I cannot fault any woman who is going through the pain that you women are...Yet I would be neglect in not posting my message to any woman who may be reading this...My message would be, please, stay sexual with your husband...Even if you are tired, so is he...This is the glue that holds so many marriages together...I am going to repost the post that I entered under our 51 year marriage post...You see I took it off...Sometimes you wonder if your words are old hat around here and if you are needed....This is part of my Achilles Heel in life...

When I married my husband I made one vow...I knew that we would have children...Yet, seeing what a terrible marriage both my and his parents had, I swore that even after the children came, that I would always make him think that I loved him more than anyone...I have done this all my life...He still thinks that he is my favorite...He wasn't then, but he is now...Sex is not always fun...It is an infringement on our body that we don't always welcome...However, by denying this to a man he may look for it somewhere else...And believe me, he will find it...

Please take this post for the love that I write it to women...And to the OP, I'm afraid that you may have already let him go...This happened when he began his counseling by himself....

Caroline


----------



## QuitaBee (Aug 11, 2009)

The worse thing a person can do is try to pressure a person to chnage their mind. If he deos decide to stay he wont be doing it because he loves you he'll be doing it because he feels obligated. You want a marriage of love not convenience...well I would hope so. Staying together for the kids is not enough. Why would you want ot be with someone who is disconnected from you?? It's going to be hard but you dont HAVE to stop loving him to get over him. That's not good either you'll probably always love him, don't try to hate him thats even more taxing on your emotions. YOU set boundaries and stick to them, and believe what his mouth says not what you think his heart is saying.


----------



## Corpuswife (Apr 24, 2009)

Disconnecting is a process. It's not like unplugging a TV!
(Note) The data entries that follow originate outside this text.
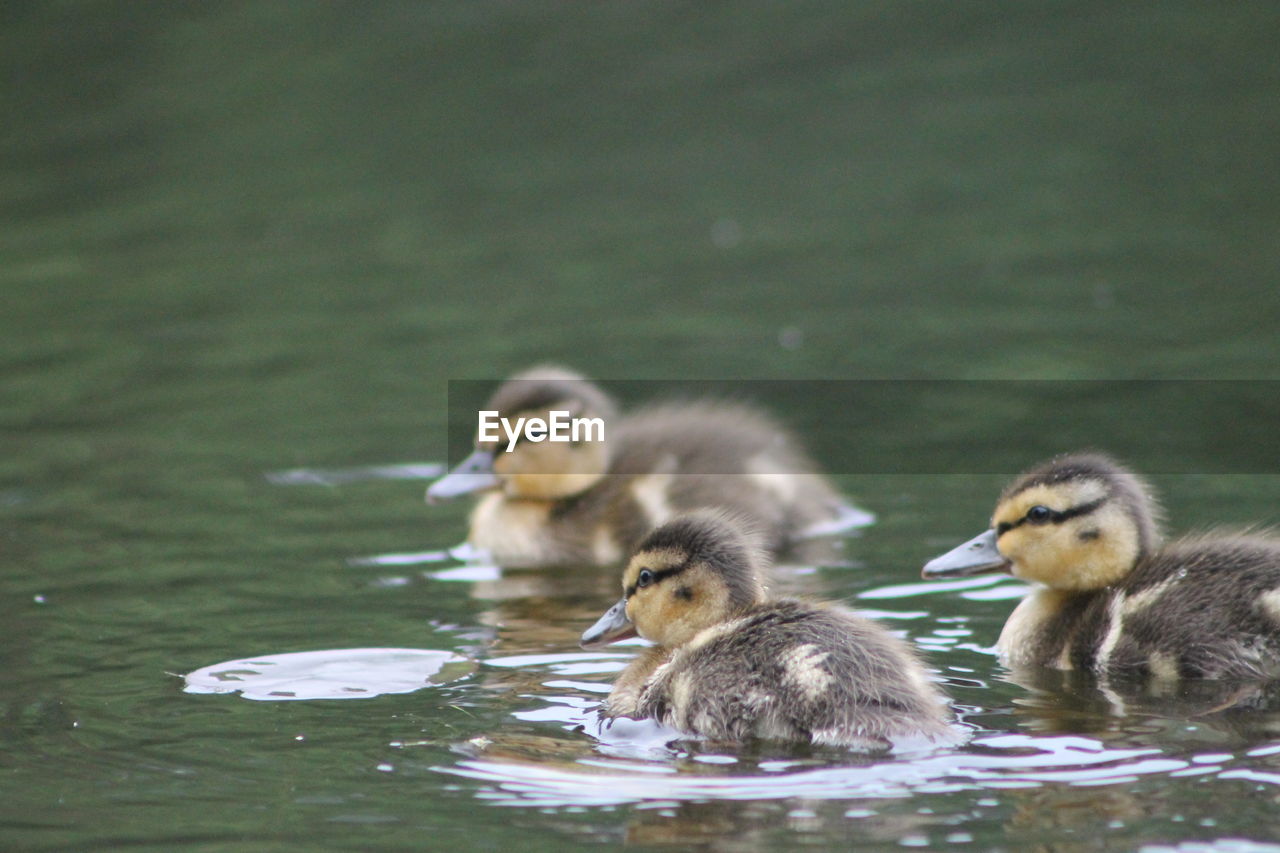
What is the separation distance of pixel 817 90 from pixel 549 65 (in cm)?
171

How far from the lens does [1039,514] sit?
16.2 feet

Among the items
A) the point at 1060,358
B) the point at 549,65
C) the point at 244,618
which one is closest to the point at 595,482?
the point at 244,618

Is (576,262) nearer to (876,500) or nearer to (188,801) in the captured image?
(876,500)

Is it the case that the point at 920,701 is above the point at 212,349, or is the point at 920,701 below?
below

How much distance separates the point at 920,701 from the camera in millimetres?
3982

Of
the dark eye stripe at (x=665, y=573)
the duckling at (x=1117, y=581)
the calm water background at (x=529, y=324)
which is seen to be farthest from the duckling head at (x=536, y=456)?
the dark eye stripe at (x=665, y=573)

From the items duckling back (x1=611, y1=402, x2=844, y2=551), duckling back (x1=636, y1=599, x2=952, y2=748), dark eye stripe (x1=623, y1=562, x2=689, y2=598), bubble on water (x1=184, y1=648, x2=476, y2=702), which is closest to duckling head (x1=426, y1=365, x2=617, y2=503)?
duckling back (x1=611, y1=402, x2=844, y2=551)

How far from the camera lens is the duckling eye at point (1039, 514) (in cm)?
491

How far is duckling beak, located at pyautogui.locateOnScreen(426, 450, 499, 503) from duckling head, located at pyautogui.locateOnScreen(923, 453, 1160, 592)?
6.30 ft

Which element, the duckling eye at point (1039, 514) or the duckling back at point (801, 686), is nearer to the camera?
the duckling back at point (801, 686)

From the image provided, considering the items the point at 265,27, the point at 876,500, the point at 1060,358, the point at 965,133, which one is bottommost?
the point at 876,500

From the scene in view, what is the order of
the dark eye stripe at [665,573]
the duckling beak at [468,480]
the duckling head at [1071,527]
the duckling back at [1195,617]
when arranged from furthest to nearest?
the duckling beak at [468,480] < the duckling head at [1071,527] < the dark eye stripe at [665,573] < the duckling back at [1195,617]

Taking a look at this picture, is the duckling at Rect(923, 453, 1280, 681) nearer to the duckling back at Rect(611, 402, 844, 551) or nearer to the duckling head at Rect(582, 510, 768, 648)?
the duckling head at Rect(582, 510, 768, 648)

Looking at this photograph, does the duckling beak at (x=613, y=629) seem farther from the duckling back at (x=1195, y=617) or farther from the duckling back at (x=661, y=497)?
the duckling back at (x=661, y=497)
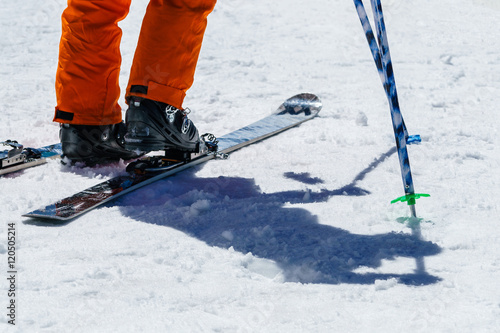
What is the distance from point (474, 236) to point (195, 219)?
0.97 meters

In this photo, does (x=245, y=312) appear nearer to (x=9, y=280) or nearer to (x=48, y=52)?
(x=9, y=280)

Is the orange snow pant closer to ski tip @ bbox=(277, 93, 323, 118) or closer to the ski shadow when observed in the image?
the ski shadow

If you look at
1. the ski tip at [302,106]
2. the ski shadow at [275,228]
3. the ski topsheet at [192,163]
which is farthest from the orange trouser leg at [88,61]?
the ski tip at [302,106]

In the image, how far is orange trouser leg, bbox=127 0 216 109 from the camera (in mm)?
2365

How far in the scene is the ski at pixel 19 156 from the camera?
8.57 feet

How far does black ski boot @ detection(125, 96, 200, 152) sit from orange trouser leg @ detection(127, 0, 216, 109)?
43 mm

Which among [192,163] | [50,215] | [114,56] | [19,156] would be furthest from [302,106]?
[50,215]

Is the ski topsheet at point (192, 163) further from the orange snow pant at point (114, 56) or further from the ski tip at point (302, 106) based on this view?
the orange snow pant at point (114, 56)

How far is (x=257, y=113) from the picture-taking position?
3.77 m

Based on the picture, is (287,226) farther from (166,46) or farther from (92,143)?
(92,143)

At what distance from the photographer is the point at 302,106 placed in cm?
371

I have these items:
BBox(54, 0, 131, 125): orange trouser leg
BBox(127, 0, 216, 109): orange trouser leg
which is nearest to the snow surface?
BBox(54, 0, 131, 125): orange trouser leg

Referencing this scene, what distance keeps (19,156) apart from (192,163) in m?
0.79

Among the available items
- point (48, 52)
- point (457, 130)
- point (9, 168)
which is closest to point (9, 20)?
point (48, 52)
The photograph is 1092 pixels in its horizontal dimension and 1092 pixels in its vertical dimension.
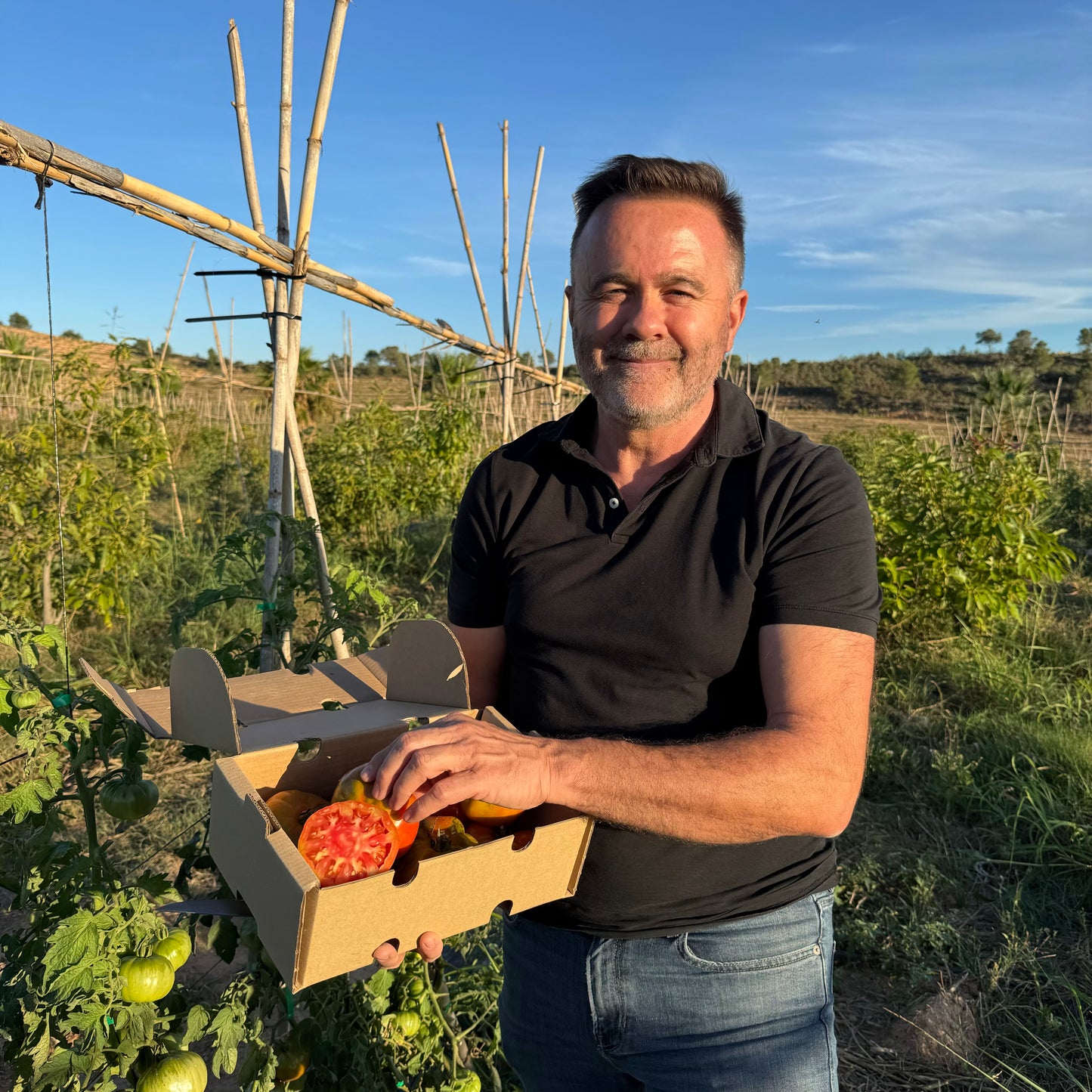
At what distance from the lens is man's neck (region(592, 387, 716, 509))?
1620 millimetres

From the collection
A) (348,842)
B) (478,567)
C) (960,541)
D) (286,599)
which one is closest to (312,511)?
(286,599)

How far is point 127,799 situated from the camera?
1.37 meters

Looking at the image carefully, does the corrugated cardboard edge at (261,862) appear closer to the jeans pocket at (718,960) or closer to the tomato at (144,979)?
the tomato at (144,979)

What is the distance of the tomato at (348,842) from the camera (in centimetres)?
98

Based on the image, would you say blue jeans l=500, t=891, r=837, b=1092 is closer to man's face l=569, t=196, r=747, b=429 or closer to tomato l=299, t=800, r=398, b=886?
tomato l=299, t=800, r=398, b=886

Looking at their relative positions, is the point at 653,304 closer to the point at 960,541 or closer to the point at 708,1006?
the point at 708,1006

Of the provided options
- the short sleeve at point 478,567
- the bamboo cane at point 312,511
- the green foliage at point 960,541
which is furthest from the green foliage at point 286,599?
the green foliage at point 960,541

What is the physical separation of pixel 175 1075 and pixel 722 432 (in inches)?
54.3

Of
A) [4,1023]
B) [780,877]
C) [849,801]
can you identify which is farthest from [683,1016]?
[4,1023]

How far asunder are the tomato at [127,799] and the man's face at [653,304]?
1073 mm

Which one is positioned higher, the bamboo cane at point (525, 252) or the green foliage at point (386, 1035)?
the bamboo cane at point (525, 252)

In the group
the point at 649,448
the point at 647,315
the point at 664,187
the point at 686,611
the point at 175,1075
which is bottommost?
the point at 175,1075

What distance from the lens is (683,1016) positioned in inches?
53.6

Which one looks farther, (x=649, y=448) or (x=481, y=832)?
(x=649, y=448)
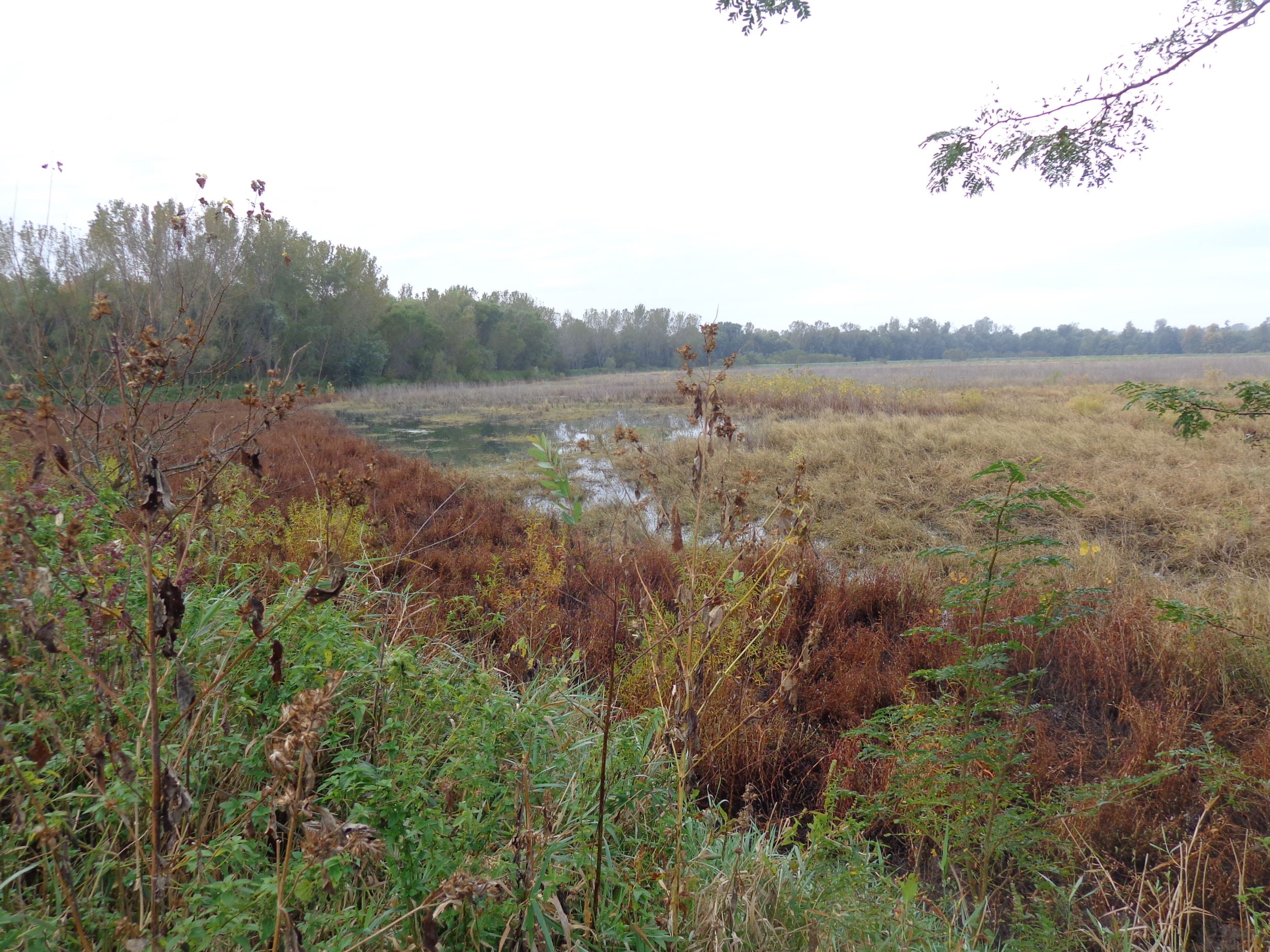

Part of disconnecting is giving space and working on things for yourself and your children.

Don't give into his negative comments or try to convince him.

This is difficult and will take time on your part. You will mess up and want to connect again and that's ok. Give yourself a break. 

Control the things that you can....


----------



## indistressed (Sep 14, 2009)

Thank you all again for reaching out! It is so true what CarolineMRF says, SEX is the glue that holds the marraige. As mush as it might not always be enjoyable it is tru. I learned this a couple of years too late. But it just so unfair because I need emotional connection in order to open my legs and he has not provided that to me but yet here I am feeling at fault of our failure because I did not give him what he needed the most, just so unfair. I dont hate my H, and dont want to go down the route, hating will only poison me cause he will keep on going and continuing his life. Also my kids, unfortunately, they are in the middle of al this and the least I can do is get along with their dad, for there sake. I know that I am the only one that can decide and I know I must let him go, as much as that hurts. I know I deserve someone that loves me and cares for me, I just wish that this person would be the one a took my vows with. As much as I am preparing myself for the worst I am scared, frustrated and confussed. I just cant understand how he could just be so disconnected from our past, from our hard moments and our very good ones too, this is what kills me that as much I want to remember the bad so I dont hurt that much but all that comes to mind are the good times. I hate this, I hate it!


----------



## dobo (Jun 30, 2009)

Seems to me that you need to take this bull by the horns and see a lawyer. Don't leave your fate up to him to decide.


----------



## indistressed (Sep 14, 2009)

Today is not a good day, I'm feeling lonely, sad with a heavy heart and in need of comfort, in need of my mans comfort. Not very positive attitude towards my situation. Some days are as clear as water that this separation is happening and that is ok and that the kids and I will be ok. But then are these days were I just want to find a way to convince him and making see that we can work it out that we are worth it that our family is worth it and I am just crumbling. From our org conversation when he decided to move out he either would be out by 9/15 or 10/01, and I know he has been lOoking but nothing, he is still home. Today he gets up as he going to work but dresses down, I ask if he is working he says "no" I ask why r u going in so early he says "I'm looking at places" and cont what his doing I don't say a word. Get ready for school, drop the kids & drop him to take public trans. As I am driving home get a txt saying "I'm visiting potential living places 2day, hopefully if I get to them (lists places) that is my day". Now he usually does not tell me where his going or what his doing, and I don't ask cause I feel that I need to disconnect myself from him so that I don't hurt so much; so this txt 2day is like what the heck why are u letting me know where ur looking to live? Why confuse me more? I try not to take his words, actions or anything of his to heart cause I am trying to rip him from my heart, what I mean is to stop loving him as what he was my husband, I think and feel that he is no longer mine since his last anouncement that he was leaving!I know I have to let him go but so much scares me our economic situation is a big one, how does he pretend to move out when we r struggling with current bills? The pain and the hurt that my kids will endure is another big concern. I pray for the best of situation, I pray for guidance, I pray for strength and pray that this episode of my life moves as fast as possible and to be happy with my kids and be free of this weight in my heart.
_Posted via Mobile Device_


----------



## MBuck26 (Sep 13, 2009)

Well I gotta extra rooms in my place if you need somewere to go .I went throught the same thing before ..How cute are you ? do you swing ?? lmao..J/k


----------